The United States and its Arab allies bombed Syria for the first time on Tuesday, killing scores of ISIL militants and members of a separate al-Qaeda-linked group, opening a new front against militants by joining Syria's three-year-old civil war.
NATO ally Turkey, which is alarmed by ISIL but also worried about Kurdish militants and opposed to any action that might help Syrian President Bashar al Assad, had so far refused a military role in the coalition.
Turkey is home to a major US base in the southern town of İncirlik, which officials have said has not been used so far in any lethal strikes in Iraq or Syria.
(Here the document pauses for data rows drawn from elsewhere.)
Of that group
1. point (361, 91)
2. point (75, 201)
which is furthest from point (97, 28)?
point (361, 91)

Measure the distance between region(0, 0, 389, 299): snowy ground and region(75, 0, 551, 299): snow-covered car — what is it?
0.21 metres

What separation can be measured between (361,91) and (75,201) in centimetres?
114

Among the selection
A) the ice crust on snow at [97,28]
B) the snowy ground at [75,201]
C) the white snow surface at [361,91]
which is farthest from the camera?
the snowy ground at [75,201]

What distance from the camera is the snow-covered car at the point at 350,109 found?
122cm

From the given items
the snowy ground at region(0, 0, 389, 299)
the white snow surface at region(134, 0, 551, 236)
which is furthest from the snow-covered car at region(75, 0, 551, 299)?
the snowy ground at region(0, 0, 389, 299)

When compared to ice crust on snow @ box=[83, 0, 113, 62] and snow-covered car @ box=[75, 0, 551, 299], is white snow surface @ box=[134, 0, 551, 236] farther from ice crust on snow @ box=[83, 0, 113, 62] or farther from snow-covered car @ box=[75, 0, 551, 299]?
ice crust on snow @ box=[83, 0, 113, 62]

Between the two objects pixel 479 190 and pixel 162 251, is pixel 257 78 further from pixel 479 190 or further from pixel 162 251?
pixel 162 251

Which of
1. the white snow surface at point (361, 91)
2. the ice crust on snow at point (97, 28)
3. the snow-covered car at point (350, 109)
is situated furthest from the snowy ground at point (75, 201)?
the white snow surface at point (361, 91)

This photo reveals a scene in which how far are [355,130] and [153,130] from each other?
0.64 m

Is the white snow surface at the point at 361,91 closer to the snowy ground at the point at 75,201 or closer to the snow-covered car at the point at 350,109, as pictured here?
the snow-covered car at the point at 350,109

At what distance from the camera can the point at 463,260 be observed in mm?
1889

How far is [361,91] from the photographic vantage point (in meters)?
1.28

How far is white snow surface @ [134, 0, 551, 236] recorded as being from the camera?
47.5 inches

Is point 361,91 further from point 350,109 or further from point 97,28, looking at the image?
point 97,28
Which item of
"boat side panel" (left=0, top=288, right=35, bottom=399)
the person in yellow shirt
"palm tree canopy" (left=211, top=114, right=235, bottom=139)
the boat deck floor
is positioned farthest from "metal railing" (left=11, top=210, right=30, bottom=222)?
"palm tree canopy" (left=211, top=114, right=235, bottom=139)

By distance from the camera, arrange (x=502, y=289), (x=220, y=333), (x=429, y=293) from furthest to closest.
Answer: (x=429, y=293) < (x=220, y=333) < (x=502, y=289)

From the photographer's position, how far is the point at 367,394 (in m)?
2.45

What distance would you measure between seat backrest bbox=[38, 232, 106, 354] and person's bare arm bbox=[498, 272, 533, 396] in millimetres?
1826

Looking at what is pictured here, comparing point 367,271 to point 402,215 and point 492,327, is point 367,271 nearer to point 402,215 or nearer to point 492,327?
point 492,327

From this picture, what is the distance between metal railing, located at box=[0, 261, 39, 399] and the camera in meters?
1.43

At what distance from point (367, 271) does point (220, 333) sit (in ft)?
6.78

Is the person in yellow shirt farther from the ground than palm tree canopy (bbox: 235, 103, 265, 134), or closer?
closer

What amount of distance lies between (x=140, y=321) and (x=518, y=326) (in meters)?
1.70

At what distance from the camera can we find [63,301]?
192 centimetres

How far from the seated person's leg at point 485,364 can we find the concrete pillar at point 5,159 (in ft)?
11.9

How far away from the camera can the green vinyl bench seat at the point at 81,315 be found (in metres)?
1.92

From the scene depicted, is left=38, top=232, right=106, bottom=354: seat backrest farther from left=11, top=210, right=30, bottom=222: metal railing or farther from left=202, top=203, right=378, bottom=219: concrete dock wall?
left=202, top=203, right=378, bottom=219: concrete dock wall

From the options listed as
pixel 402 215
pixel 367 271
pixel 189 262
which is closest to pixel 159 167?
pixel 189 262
Turkish officials has said its hands were tied while 46 of its citizens were held hostage by ISIL militants in northern Iraq, including its consul general in Mosul, soldiers and diplomats' children.
On Saturday, Turkish intelligence agents brought the hostages back to Turkey after more than three months in captivity, in what Erdogan described as a covert rescue operation.
Secretary of State John Kerry, speaking in New York at a counterterrorism forum, said Turkey, too, has joined the coalition and "will be very engaged on the front lines of this effort."
"Clearly, Turkey had an initial challenge with respect to its hostages and that being resolved, now Turkey is ready to conduct additional efforts along with the rest of us in order to guarantee success," Kerry said.
Turkey had already indicated its support for the coalition but said it would play a largely humanitarian and logistical role, including trying to stem the flow of foreign fighters travelling through its territory to join the extremists in Iraq and Syria.
"Turkey is still determining what its posture is going to be," a senior US Obama administration official, speaking on background, told reporters on Tuesday.
"At minimum, we certainly want their full cooperation and effort to crack down on the flow of foreign fighters in and out of Syria and Iraq. Turkey's been a transit point for ... foreign fighters, so we've had discussions with them on that issue."
Turkish authorities have drawn up a "no-entry" list of 6,000 people, some as young as 14, based largely on intelligence from Western agencies, and have deported more than 500 suspected of seeking to join the extremists this year alone.